» **Directive**
Only those lines running from the line that contains "Considering the depicted" through the end of the material are to be written out, each exactly as shown.
----------
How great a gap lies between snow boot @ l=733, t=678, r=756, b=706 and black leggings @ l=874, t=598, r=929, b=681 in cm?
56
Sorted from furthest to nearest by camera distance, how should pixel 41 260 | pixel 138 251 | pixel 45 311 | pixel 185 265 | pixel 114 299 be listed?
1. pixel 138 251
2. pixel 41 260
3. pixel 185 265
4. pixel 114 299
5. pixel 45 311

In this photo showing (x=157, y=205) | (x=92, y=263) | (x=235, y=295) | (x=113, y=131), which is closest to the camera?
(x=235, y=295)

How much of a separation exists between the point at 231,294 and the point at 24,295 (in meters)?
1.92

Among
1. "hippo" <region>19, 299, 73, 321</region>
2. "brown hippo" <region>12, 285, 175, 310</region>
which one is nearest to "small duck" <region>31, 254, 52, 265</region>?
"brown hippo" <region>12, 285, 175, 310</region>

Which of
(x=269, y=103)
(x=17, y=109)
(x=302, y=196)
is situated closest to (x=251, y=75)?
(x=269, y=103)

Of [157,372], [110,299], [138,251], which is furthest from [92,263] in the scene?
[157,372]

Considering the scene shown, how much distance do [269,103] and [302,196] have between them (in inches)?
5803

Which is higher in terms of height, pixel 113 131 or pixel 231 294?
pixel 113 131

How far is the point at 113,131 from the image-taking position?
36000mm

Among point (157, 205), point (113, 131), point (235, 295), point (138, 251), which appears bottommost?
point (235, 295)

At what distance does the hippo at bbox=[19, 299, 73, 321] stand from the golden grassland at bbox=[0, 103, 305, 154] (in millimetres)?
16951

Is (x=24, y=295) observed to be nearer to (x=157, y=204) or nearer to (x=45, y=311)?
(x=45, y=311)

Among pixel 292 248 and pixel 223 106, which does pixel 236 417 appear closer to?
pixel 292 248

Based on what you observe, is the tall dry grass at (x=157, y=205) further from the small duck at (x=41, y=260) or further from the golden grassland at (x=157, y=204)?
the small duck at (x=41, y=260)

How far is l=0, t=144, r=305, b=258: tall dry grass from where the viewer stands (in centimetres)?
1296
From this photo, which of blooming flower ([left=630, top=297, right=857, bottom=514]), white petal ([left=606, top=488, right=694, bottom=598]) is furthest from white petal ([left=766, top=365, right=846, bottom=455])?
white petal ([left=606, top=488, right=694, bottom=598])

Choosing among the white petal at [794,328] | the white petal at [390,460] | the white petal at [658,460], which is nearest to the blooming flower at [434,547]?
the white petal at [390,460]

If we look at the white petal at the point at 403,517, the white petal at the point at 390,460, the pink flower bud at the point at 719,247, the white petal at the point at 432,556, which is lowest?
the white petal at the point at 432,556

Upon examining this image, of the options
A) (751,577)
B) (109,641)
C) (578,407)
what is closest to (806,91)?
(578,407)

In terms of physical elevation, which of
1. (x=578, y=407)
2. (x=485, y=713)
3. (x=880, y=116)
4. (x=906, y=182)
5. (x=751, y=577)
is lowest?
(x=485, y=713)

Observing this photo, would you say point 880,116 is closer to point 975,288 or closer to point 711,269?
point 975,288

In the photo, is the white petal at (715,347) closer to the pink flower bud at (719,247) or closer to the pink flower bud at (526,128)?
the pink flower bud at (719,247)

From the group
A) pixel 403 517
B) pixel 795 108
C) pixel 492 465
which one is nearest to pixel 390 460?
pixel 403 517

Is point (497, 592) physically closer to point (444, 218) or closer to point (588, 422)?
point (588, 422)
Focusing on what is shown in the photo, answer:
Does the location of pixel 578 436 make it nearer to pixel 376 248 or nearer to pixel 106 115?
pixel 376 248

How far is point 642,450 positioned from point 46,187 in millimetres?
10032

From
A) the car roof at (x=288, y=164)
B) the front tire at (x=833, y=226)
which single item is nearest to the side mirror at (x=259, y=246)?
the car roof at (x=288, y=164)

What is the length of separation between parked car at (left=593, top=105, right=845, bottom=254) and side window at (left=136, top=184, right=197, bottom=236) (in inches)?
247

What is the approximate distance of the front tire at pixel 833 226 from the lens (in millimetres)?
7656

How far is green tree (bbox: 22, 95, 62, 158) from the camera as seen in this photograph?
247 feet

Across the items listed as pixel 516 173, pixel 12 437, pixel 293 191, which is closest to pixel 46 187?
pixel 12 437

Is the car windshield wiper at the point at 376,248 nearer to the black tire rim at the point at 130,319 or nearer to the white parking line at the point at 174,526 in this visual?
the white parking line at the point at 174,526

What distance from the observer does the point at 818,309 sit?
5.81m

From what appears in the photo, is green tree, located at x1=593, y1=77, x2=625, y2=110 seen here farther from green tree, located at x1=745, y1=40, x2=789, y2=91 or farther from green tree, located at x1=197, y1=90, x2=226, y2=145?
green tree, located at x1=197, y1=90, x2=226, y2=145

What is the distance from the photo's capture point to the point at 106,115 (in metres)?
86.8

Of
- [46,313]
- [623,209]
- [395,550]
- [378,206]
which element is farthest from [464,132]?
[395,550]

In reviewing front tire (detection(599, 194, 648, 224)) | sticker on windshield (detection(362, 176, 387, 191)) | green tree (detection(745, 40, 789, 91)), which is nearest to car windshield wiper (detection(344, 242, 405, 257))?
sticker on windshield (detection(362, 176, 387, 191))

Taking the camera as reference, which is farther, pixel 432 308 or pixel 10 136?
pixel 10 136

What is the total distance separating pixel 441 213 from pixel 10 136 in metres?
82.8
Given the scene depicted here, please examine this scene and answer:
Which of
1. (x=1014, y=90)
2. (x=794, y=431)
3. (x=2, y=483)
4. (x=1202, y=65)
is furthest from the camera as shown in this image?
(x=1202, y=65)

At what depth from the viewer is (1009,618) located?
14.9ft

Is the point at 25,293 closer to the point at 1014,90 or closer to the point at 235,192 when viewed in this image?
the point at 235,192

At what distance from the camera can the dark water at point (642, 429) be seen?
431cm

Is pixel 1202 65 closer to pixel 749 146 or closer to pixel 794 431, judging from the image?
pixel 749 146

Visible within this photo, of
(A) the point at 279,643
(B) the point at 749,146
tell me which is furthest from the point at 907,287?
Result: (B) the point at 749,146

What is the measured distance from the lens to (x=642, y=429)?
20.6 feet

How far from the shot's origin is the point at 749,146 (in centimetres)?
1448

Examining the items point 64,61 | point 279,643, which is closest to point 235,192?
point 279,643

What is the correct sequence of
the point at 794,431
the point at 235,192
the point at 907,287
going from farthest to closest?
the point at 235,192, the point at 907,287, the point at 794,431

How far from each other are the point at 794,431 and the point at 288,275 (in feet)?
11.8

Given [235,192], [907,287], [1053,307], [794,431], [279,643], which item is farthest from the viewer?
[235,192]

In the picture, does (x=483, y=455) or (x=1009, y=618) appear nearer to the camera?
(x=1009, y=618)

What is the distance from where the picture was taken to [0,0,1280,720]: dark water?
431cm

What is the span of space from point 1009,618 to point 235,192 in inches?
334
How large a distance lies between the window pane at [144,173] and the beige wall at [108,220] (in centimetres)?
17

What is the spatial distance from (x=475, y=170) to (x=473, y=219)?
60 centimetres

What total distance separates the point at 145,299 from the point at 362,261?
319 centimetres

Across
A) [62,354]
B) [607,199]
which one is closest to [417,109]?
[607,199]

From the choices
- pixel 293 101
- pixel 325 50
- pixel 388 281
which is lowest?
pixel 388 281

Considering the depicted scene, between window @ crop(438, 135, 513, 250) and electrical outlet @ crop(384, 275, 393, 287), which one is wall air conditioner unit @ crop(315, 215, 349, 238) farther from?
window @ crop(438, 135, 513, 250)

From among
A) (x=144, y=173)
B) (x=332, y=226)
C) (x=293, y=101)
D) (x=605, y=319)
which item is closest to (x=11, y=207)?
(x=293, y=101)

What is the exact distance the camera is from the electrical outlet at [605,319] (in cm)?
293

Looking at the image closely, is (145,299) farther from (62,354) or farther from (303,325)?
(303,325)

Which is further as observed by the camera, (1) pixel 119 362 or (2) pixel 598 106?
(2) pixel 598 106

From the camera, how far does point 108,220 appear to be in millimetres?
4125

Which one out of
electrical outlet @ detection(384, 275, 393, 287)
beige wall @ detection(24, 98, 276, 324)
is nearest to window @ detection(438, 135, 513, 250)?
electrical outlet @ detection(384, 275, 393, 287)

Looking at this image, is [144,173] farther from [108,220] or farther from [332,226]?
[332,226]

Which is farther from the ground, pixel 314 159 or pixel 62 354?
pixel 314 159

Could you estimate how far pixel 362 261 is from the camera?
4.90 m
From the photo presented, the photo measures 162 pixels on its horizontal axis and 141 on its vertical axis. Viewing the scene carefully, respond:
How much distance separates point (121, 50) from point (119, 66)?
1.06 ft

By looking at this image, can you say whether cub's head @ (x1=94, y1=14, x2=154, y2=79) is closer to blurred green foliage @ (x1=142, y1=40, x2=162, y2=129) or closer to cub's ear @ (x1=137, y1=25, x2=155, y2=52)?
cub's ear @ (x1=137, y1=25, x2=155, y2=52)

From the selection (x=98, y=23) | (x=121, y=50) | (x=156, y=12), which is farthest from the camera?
----------
» **Task response**
Considering the depicted scene, between window @ crop(438, 135, 513, 250) and electrical outlet @ crop(384, 275, 393, 287), which one is wall air conditioner unit @ crop(315, 215, 349, 238) farther from?
window @ crop(438, 135, 513, 250)

From among
A) (x=144, y=173)
B) (x=332, y=226)
C) (x=293, y=101)
D) (x=605, y=319)
which item is closest to (x=11, y=207)?
(x=293, y=101)

What is the exact distance the camera is from the electrical outlet at [605,319] (in cm)?
293

Looking at the image closely, is (145,299) farther from (62,354) or farther from (303,325)?
(303,325)

Which is further as observed by the camera, (1) pixel 119 362 or (2) pixel 598 106?
(2) pixel 598 106

From the camera, how far does point 108,220 appear to be in millimetres?
4125

Which one out of
electrical outlet @ detection(384, 275, 393, 287)
beige wall @ detection(24, 98, 276, 324)
is nearest to window @ detection(438, 135, 513, 250)?
electrical outlet @ detection(384, 275, 393, 287)

Looking at this image, is [144,173] farther from [108,220] or farther from [332,226]?
[332,226]

Which is farther from the ground, pixel 314 159 or pixel 62 354?
pixel 314 159

Could you estimate how far pixel 362 261 is from the camera?
4.90 m
From the photo presented, the photo measures 162 pixels on its horizontal axis and 141 on its vertical axis. Viewing the scene carefully, respond:
How much distance separates point (121, 50) from point (119, 66)?
1.06 ft

By looking at this image, can you say whether cub's head @ (x1=94, y1=14, x2=154, y2=79) is closer to blurred green foliage @ (x1=142, y1=40, x2=162, y2=129) or closer to cub's ear @ (x1=137, y1=25, x2=155, y2=52)?
cub's ear @ (x1=137, y1=25, x2=155, y2=52)

From the selection (x=98, y=23) | (x=121, y=50) | (x=156, y=12), which is farthest from the camera?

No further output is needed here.